Once you’ve washed your face, use a toner to cut through the oil on your skin – leaving it cleaner and more even. If
you suffer from acne or skin problems, choose a toner that contains salicylic acid.

Exfoliate regularly

Much of the oil, dirt and sebum on your face lurks just below the surface of the skin, so regular exfoliation is
essential. Left untreated, dirty skin can cause blackheads, spots and irritations. You need to clear the dead
skin cells away at least twice a week to ensure dirt and grease can escape.

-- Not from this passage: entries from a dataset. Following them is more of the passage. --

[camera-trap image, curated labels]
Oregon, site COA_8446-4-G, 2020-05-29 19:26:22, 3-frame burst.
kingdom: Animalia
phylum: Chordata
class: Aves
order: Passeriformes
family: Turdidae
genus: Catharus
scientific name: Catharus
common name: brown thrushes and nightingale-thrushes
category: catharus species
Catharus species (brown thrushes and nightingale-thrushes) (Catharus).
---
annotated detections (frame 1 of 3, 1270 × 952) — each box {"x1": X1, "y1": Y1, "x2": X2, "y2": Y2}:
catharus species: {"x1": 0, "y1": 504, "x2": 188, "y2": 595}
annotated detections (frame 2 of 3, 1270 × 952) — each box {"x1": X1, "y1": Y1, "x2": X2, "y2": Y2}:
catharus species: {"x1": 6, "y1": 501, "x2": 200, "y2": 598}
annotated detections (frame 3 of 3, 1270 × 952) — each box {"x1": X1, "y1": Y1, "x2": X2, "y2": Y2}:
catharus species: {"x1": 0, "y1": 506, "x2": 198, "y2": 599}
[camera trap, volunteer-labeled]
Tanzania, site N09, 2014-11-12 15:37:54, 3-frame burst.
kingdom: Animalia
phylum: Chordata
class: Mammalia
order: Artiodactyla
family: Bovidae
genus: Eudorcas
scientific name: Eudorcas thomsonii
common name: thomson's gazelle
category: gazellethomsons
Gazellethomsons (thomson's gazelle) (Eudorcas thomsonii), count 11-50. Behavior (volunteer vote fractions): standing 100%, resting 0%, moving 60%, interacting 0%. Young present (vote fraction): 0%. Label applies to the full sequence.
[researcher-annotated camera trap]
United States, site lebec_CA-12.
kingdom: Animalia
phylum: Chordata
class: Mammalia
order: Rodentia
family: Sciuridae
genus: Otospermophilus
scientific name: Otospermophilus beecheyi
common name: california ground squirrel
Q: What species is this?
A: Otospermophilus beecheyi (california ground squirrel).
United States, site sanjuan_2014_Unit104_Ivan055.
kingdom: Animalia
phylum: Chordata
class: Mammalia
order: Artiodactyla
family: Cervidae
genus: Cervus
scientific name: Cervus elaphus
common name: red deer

Change your shaving habits

A wet shave using a moisturising shaving foam is always best for your skin – so you need to make the time for
one every morning. Before you shave, however, wash your face with cleanser, toner and “warm or lukewarm water.
And if you have time, exfoliate. These processes will open up your pores, soften the hairs and remove any
bacteria that’s sitting on the surface of your skin. Shave with the grain, and always rinse the blades after
every stroke. And, of course, make sure your blade is sharp and rust-free. Once your shave is complete, rinse
your face with cool water.



Dry skin is usually thinner and less elastic – which can lead to severe wrinkles and creases over time. You can
maintain the elasticity in your skin – and keep your skin looking fresh and youthful – by moisturising daily.
And to kill two birds with one stone, use a moisturiser that also offers UV protection, as prolonged exposure to
direct sunlight can cause permanent skin damage.

How to look after your skin if you work outdoors

Working outside leaves your skin vulnerable to damage from UV rays. This can accelerate the ageing process in
skin, and increase your risk of developing skin cancer. It is therefore important that you stop what you’re
doing to reapply sunscreen every two hours – making sure you apply it to your face, arms, hands and any areas of
exposed skin.

If you work in a relatively dirty environment or battle the daily pollution in the city, the dust in the air has
the potential to get into the deeper layers of the skin, causing inflammation, dehydration and wrinkling. An
easy and effective solution is simply washing the skin to remove the dust and pollutants through proper
cleansing before bed every night and apply ample moisturiser. Wearing moisturiser in the morning is also helpful
because it trap the pollutants during the day, preventing them from reaching the skin.